- [Task directions] Your answer is one number: the count of lines below that hold the word "text".

Document images with source code:
════════

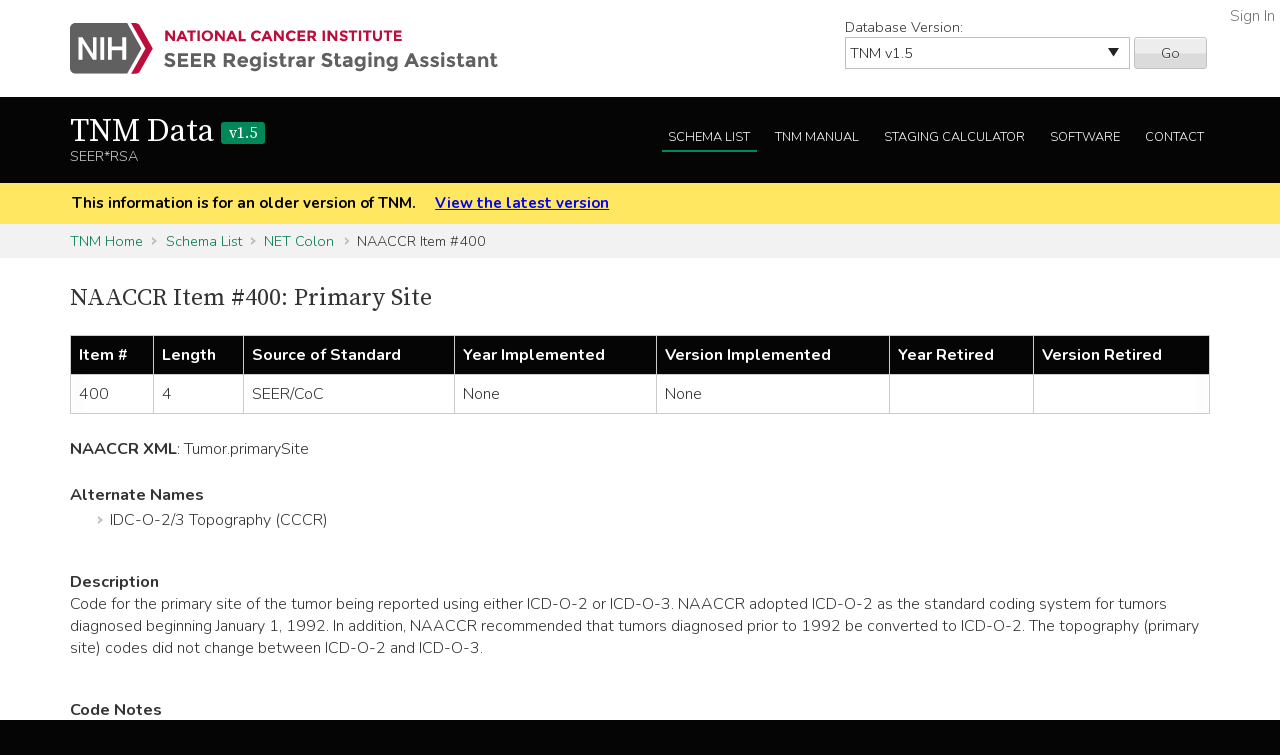

--- FILE ---
content_type: application/x-javascript
request_url: https://assets.adobedtm.com/6a4249cd0a2c/785de09de161/299c1ac2773b/RC4f8f47c0a2b44884811206fff5587447-source.min.js
body_size: 109
content:
// For license information, see `https://assets.adobedtm.com/6a4249cd0a2c/785de09de161/299c1ac2773b/RC4f8f47c0a2b44884811206fff5587447-source.js`.
_satellite.__registerScript('https://assets.adobedtm.com/6a4249cd0a2c/785de09de161/299c1ac2773b/RC4f8f47c0a2b44884811206fff5587447-source.min.js', "var s=document.createElement(\"script\");s.type=\"text/javascript\",s.id=\"_fed_an_ua_tag\",s.src=\"https://dap.digitalgov.gov/Universal-Federated-Analytics-Min.js?agency=HHS&subagency=NCI\",document.head.appendChild(s);");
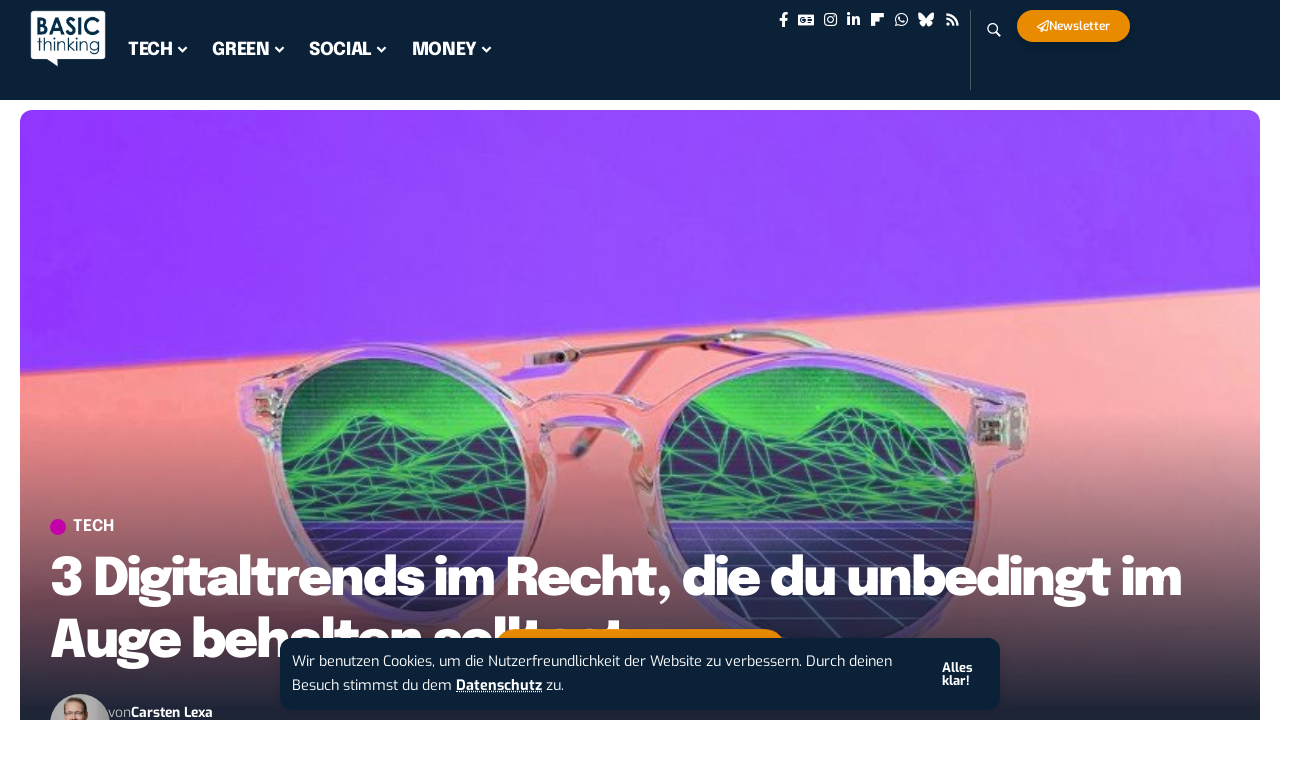

--- FILE ---
content_type: text/javascript
request_url: https://www.basicthinking.de/blog/wp-content/plugins/bt-customization/js/disclaimer.js?ver=2c2f8d4
body_size: 1432
content:
jQuery(document).ready(function($) {
	$(window).load(function () {
		bt_addDisclaimer();
	});
});

function bt_addDisclaimer() {
	jQuery('iframe').each(function(index, el) {
		if (!jQuery(this).hasClass("bt_disclaimer_applied")) {
			var src = jQuery(this).attr('src');
			if (typeof src !== "undefined") {
				if (src.indexOf("youtube") !== -1) {
					jQuery(this).before('<a href="https://policies.google.com/privacy?hl=de"><div class="bt_disclaimer bt_disclaimer_youtube">&#9432; Ein Service von Google | Datenschutzhinweise</div></a>');
				}
				if (src.indexOf("facebook") !== -1) {
					jQuery(this).before('<a href="https://www.facebook.com/policy.php"><div class="bt_disclaimer bt_disclaimer_fb">&#9432; Ein Service von Facebook | Datenschutzhinweise</div></a>');
				}
				jQuery(this).addClass("bt_disclaimer_applied");
			}
		}
	});

	jQuery('iframe[class*="twitter"]').each(function(index, el) {
		if (!jQuery(this).hasClass("bt_disclaimer_applied")) {
			jQuery(this).before('<a href="https://twitter.com/de/privacy"><div class="bt_disclaimer bt_disclaimer_twitter">&#9432; Ein Service von Twitter | Datenschutzhinweise</div></a>');
			jQuery(this).addClass("bt_disclaimer_applied");
		}
	});

	jQuery('div.fb-post').each(function(index, el) {
		if (!jQuery(this).hasClass("bt_disclaimer_applied")) {
			jQuery(this).before('<a href="https://www.facebook.com/policy.php"><div class="bt_disclaimer bt_disclaimer_fb_post">&#9432; Ein Service von Facebook | Datenschutzhinweise</div></a>');
			jQuery(this).addClass("bt_disclaimer_applied");
		}
	});
}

════════

- [Solution] 2